In 1982, Melbourne House began a series of licensed LoTR graphical interactive fiction (text adventure) games with The Hobbit, based on the book with the same name. The game was considered quite advanced at the time, with interactive characters that moved between locations independent of the player, and Melbourne House's 'Inglish' text parser which accepted full-sentence commands where the norm was simple two-word verb/noun commands. They went on to release 1986's The Fellowship of the Ring, 1987's The Shadows of Mordor, and 1990's The Crack of Doom. A BBC Micro text adventure released around the same time was unrelated to Melbourne's titles except for the literary origin. In 1987, Melbourne House released War in Middle-earth, a real-time strategy game. Konami also released an action-strategy game titled Riders of Rohan.
Other early efforts:
Shadowfax by Postern (1982), a simplistic side-scrolling action game for the Spectrum, C64, and VIC-20, in which Gandalf rides the titular steed while smiting endless Nazgûl. Suspiciously similar in appearance to Activision's Stampede.
The Lord of Rings: Journey to Rivendell was announced in 1983 by Parker Brothers for the Atari 2600, but was never released. The prototype ROM can be found at AtariAge.
In 1990, Interplay, in collaboration with Electronic Arts (who would later obtain the licenses to the film trilogy), released Lord of the Rings Vol. I (a special CD-ROM version of which featured cut-scenes from Ralph Bakshi's animated adaptation) and the following year's Lord of the Rings Vol. II: The Two Towers, a series of role-playing games based on the events of the first two books. A third installment was planned, but never released. Interplay's games mostly appeared on the PC and Amiga, but later they did a Lord of the Rings game for the SNES, which played nothing like their PC games and instead was more like The Legend of Zelda.
Film trilogy revival
Thereafter, no official The Lord of the Rings titles were released until the making of Peter Jackson's The Lord of the Rings film trilogy for New Line Cinema in 2001-2003, when mass-market awareness of the story appeared.

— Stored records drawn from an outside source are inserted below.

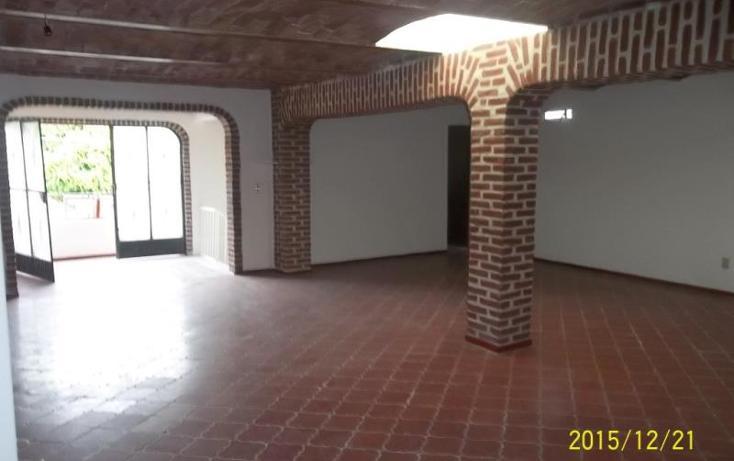 Foto de casa en venta en san jose 199, santa isabel, tlajomulco de zúñiga, jalisco, 1578410 No. 23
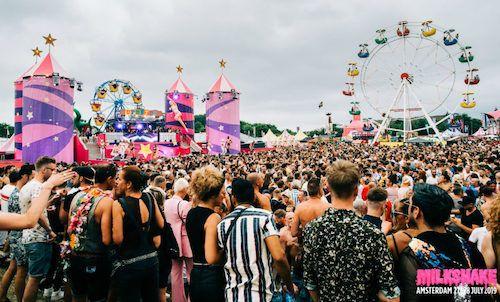 Milkshake-Festival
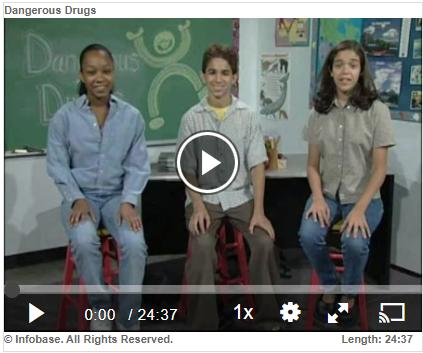 Video: Dangerous Drugs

Electronic Arts obtained the licenses for the three films, although they only produced games for The Two Towers and The Return of the King. Sierra Entertainment, having lost out on the film licenses, obtained the license to produce games based on the books (as opposed to the film trilogy) from Tolkien Enterprises instead, entitling them to use the story, but not material from the film.
This gave rise to an unusual situation. Electronic Arts produced no adaptation of The Fellowship of the Ring, but Sierra did. However, they did produce adaptations of The Two Towers (which covered events of both the first two films) and The Return of the King, whereas Sierra did no such thing. This produced a "complete trilogy" of games (albeit unofficial). Sierra's entry to the series received average reviews, and Electronic Arts' entries received rave reviews, although Peter Jackson has criticized EA for leaving him out of the development process and has declared that he is unhappy with the quality of the titles.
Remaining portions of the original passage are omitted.